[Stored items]
___

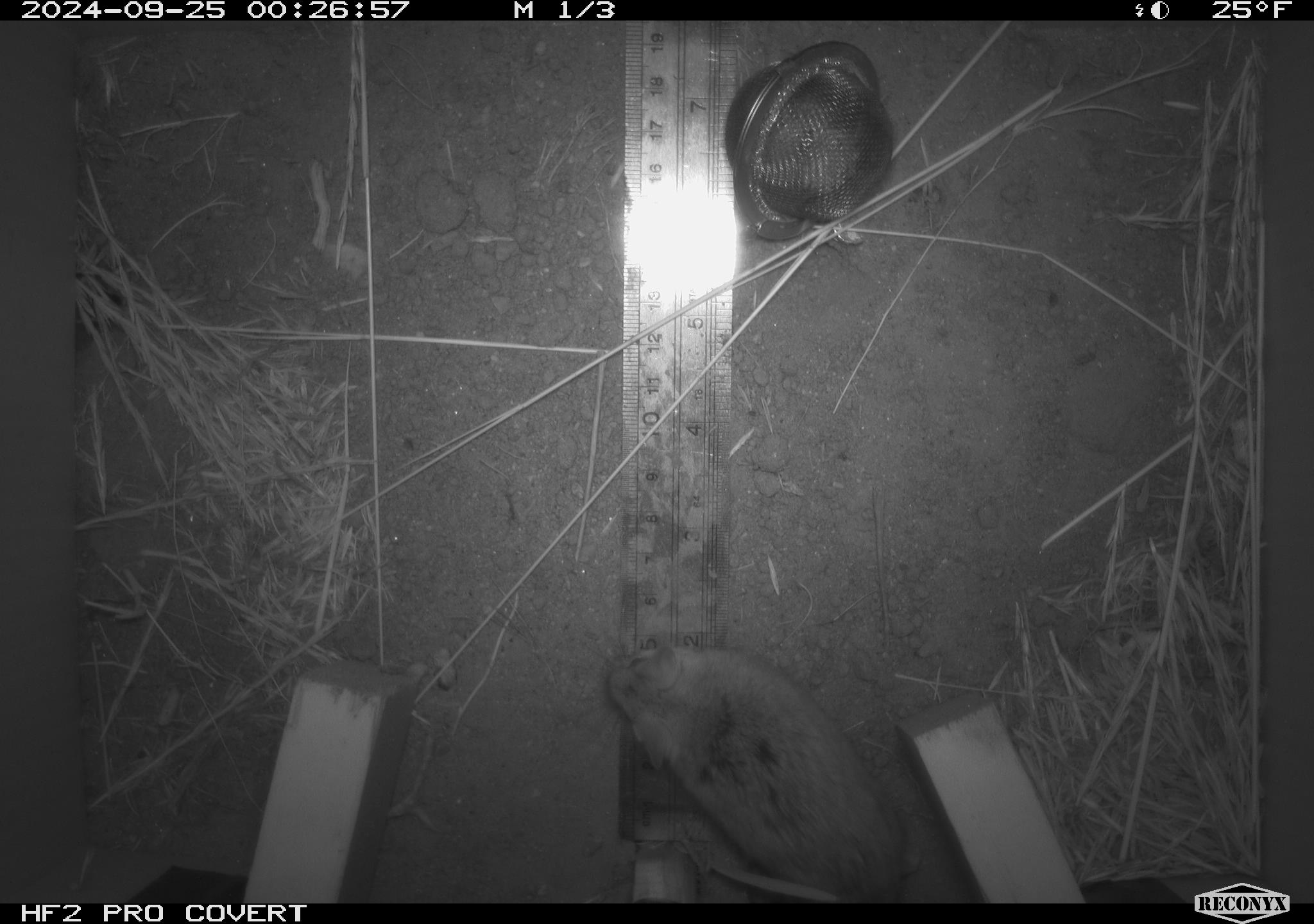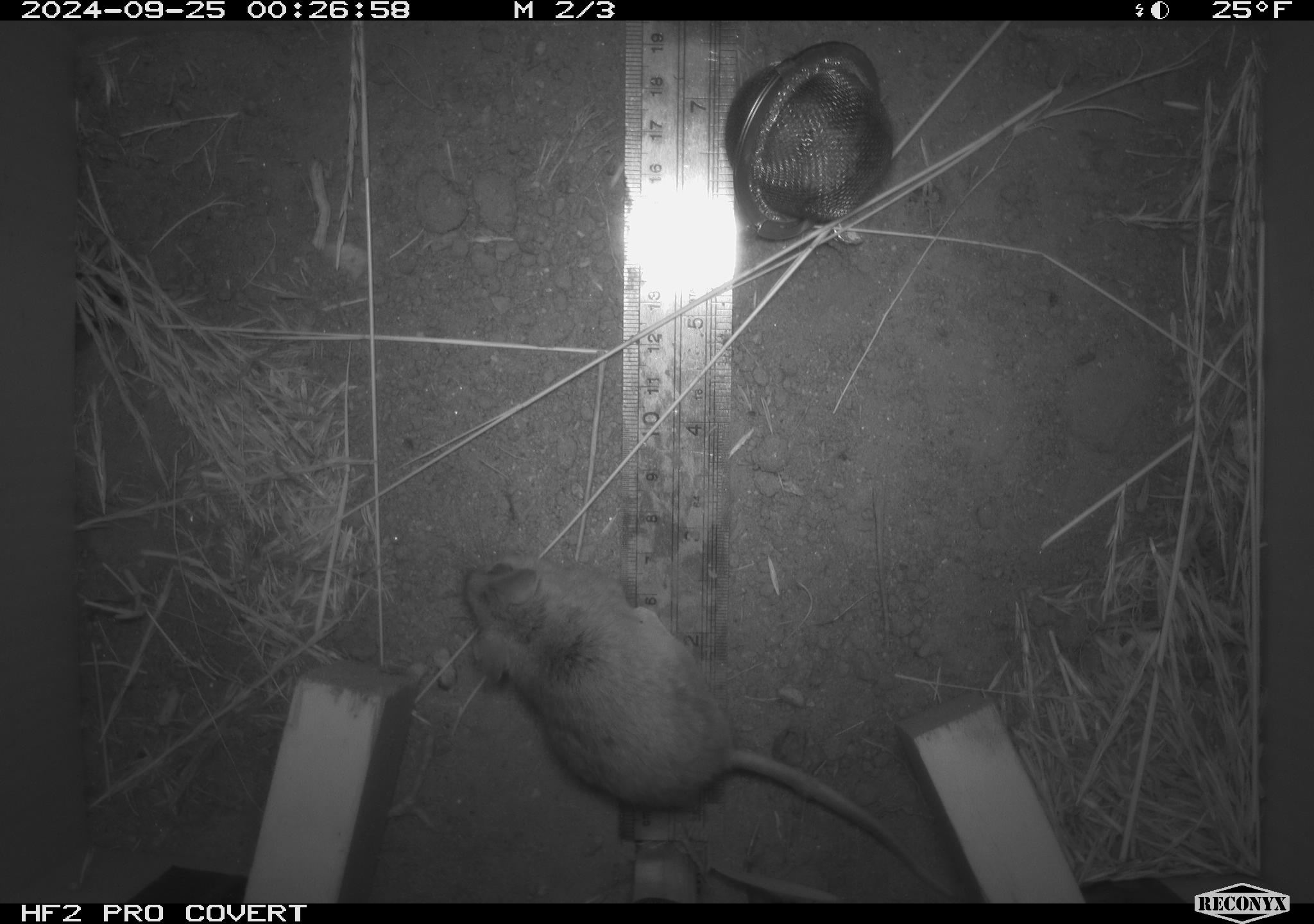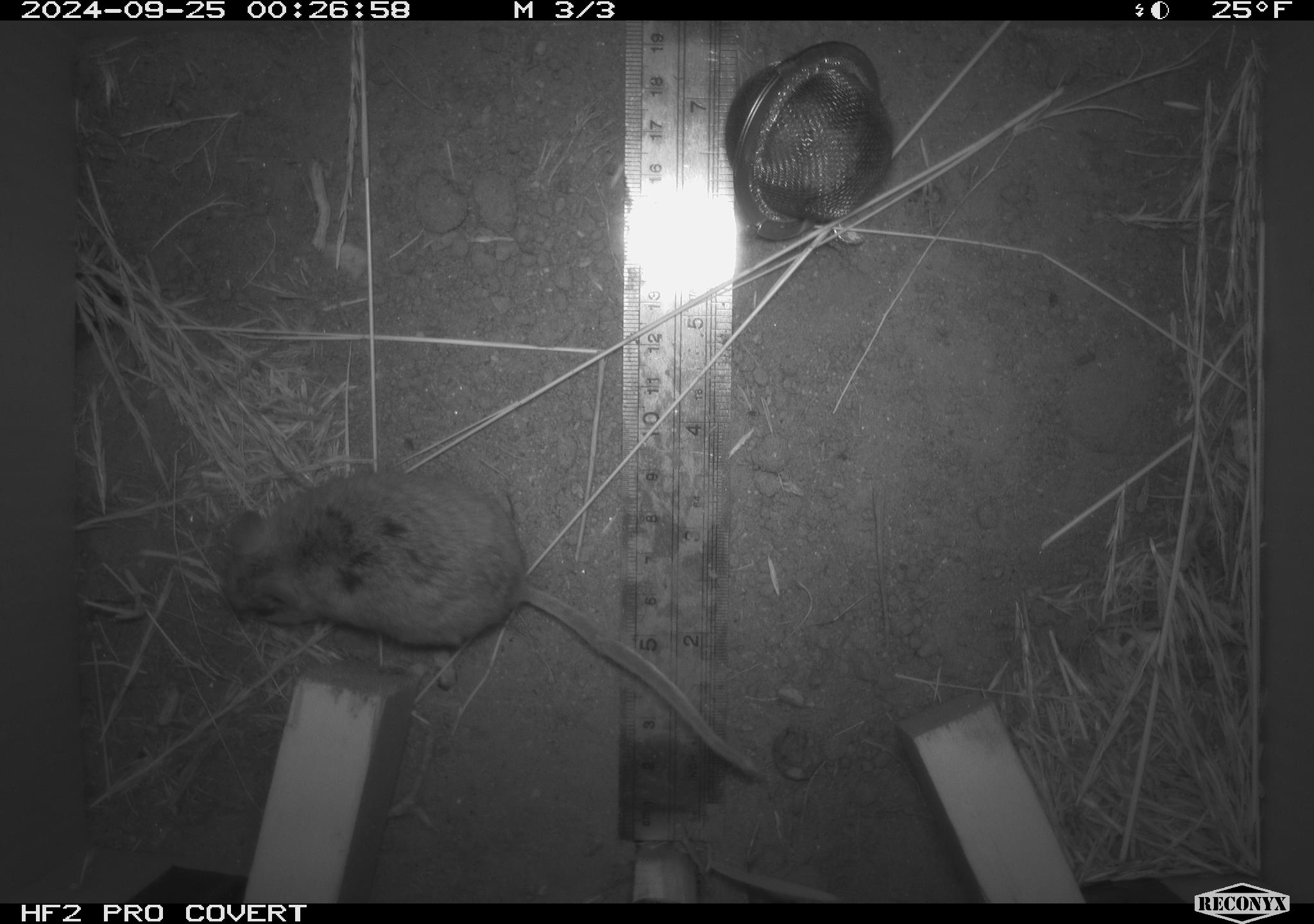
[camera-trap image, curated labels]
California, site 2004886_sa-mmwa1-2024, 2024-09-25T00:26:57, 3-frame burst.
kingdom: Animalia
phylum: Chordata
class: Mammalia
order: Rodentia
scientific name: Rodentia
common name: mouse species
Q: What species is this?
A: Mouse species (Rodentia).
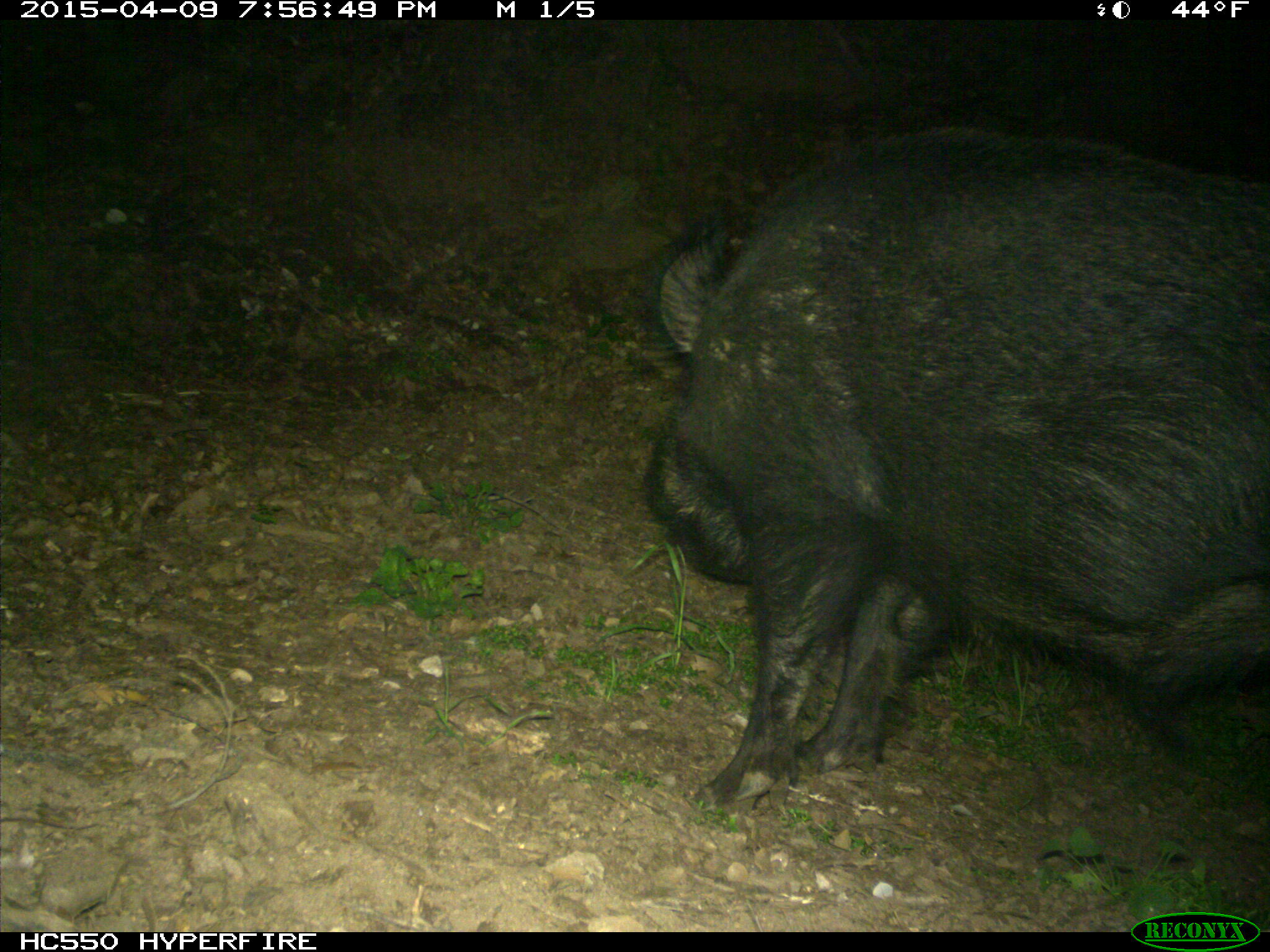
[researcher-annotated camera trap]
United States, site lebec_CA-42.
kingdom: Animalia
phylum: Chordata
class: Mammalia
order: Artiodactyla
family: Suidae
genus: Sus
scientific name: Sus scrofa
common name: wild boar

___

Return all the records above exactly, pictures omitted.

**Solution**
[camera-trap image, curated labels]
California, site 2004886_sa-mmwa1-2024, 2024-09-25T00:26:57, 3-frame burst.
kingdom: Animalia
phylum: Chordata
class: Mammalia
order: Rodentia
scientific name: Rodentia
common name: mouse species
Q: What species is this?
A: Mouse species (Rodentia).
[researcher-annotated camera trap]
United States, site lebec_CA-42.
kingdom: Animalia
phylum: Chordata
class: Mammalia
order: Artiodactyla
family: Suidae
genus: Sus
scientific name: Sus scrofa
common name: wild boar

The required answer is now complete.